光恩寺には、日本初の女医・荻野吟子の生家の長屋門が移築・復元されている。

光恩寺 (1)
長屋門が光恩寺に移された時期は不明だが、明治23年(1890年)の境内図には既に描かれているため、それ以前の移築となる。

荻野吟子の生家は利根川の対岸(現、熊谷市俵瀬)だが、荻野家が資産を処分した際、長屋門が光恩寺に移築された。

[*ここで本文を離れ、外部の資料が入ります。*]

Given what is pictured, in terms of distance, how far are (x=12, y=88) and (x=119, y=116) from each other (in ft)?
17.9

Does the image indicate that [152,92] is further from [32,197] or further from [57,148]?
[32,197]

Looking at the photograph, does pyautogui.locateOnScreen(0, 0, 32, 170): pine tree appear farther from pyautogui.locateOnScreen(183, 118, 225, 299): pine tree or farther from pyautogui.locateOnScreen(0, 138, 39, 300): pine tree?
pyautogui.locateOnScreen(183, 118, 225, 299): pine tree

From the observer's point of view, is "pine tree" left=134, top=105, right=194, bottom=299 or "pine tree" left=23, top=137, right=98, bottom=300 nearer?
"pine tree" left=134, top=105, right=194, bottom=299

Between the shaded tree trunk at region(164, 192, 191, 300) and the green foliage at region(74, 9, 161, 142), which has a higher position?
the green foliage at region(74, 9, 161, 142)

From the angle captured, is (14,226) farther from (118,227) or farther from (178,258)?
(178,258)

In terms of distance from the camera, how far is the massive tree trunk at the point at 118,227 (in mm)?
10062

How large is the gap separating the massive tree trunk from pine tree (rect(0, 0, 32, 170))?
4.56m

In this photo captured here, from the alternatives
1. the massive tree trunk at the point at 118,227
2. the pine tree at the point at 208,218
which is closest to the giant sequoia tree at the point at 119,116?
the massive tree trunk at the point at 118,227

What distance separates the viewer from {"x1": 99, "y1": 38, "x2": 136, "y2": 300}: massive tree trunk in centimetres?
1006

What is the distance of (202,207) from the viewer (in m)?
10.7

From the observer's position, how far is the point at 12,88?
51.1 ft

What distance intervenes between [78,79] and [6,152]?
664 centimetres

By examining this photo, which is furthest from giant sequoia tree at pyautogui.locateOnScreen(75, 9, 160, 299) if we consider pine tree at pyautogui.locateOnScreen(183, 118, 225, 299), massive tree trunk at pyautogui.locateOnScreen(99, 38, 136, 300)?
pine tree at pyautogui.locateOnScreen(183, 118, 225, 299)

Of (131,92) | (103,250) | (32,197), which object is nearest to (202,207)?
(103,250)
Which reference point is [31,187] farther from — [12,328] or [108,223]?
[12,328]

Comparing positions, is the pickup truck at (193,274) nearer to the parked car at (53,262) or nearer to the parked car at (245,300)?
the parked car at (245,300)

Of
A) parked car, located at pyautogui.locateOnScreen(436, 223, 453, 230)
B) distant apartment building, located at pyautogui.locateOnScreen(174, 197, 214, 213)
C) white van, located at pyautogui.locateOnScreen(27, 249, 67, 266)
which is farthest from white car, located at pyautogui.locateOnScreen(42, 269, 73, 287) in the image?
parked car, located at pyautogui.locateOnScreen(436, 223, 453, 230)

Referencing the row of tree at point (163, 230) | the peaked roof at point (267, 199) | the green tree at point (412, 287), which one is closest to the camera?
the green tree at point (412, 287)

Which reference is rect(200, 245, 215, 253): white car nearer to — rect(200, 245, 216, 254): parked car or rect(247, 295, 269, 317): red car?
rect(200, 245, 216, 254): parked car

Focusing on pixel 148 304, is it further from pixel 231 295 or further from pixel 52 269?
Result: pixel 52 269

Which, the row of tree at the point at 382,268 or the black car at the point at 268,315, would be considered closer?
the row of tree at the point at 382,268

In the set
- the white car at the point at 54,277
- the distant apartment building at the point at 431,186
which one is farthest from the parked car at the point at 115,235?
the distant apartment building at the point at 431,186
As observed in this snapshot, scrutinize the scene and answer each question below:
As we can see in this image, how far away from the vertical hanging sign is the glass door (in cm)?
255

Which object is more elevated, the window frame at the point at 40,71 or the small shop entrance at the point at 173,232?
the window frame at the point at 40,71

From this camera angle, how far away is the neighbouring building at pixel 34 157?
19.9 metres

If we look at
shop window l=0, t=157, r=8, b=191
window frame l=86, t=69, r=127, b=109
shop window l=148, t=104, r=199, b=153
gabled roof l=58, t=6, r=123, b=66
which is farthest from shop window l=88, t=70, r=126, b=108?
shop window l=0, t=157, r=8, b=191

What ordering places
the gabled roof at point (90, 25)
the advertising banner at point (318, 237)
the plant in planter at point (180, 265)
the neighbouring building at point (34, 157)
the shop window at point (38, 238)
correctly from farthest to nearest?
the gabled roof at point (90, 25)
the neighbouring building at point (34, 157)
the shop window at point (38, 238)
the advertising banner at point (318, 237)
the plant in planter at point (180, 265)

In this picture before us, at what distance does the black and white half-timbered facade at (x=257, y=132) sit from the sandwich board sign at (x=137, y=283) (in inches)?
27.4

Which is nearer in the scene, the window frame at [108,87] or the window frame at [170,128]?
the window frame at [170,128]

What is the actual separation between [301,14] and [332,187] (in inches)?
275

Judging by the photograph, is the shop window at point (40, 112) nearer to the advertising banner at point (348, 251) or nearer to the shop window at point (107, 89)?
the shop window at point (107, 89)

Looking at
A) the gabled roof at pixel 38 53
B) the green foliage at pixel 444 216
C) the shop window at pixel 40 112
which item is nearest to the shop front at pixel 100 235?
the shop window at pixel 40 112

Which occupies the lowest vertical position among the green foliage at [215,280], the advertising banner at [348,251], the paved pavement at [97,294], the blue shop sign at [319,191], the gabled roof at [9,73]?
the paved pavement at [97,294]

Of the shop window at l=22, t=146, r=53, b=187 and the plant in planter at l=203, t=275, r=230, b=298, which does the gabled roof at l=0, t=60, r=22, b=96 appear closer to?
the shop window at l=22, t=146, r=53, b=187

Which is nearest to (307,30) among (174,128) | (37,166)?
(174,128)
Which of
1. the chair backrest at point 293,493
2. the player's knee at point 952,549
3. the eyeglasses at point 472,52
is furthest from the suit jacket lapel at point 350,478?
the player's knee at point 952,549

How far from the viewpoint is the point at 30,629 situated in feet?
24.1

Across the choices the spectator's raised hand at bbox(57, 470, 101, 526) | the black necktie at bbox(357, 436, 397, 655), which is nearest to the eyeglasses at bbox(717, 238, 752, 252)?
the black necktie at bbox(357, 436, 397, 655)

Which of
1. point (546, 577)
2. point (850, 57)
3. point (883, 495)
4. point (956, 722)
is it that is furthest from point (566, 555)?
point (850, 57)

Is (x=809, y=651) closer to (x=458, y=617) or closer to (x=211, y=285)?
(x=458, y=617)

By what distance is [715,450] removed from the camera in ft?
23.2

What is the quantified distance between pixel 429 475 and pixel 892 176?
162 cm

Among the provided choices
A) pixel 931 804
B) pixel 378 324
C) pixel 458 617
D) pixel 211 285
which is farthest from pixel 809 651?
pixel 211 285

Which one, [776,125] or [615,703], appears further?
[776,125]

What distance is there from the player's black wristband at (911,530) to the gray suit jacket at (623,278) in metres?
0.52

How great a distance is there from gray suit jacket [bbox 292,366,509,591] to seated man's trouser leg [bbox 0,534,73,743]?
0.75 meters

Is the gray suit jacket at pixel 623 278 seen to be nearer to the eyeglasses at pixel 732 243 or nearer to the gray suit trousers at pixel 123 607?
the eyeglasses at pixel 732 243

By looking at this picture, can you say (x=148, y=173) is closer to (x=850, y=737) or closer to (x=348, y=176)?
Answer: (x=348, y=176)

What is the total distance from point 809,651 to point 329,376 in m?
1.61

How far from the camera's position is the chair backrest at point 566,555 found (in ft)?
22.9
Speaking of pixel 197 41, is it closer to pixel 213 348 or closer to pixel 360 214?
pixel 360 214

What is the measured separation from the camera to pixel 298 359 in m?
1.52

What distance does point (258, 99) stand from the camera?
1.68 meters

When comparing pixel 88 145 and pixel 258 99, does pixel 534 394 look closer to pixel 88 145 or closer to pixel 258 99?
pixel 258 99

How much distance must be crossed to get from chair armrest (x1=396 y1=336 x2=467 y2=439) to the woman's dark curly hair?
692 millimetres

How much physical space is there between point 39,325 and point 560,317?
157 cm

(俵瀬のお寺は境内が狭かったというのが理由らしい)

長屋門は平成13年(2001年)の吟子生誕150年時に改修され、翌年瓦葺(元は茅葺)となり完成している。

光恩寺 (2)
吟子は明治18年(1885年)34歳の時に、近代日本初の公許女医となる。女医を志してから15年後のこと。(今でいう医師免許を初めて取った女性)

吟子が女医を目指したのは、16歳の時に結婚した相手から性病を移され、その治療で男性医師に下半身を晒すという屈辱体験から、女医の必要性を感じたからという(この男性とは離婚している)。

吟子の生涯は医師になった後も波瀾万丈だったらしく、4月に亡くなった直木賞作家・渡辺淳一が「花埋み(はなうずみ)」という伝記小説にしている。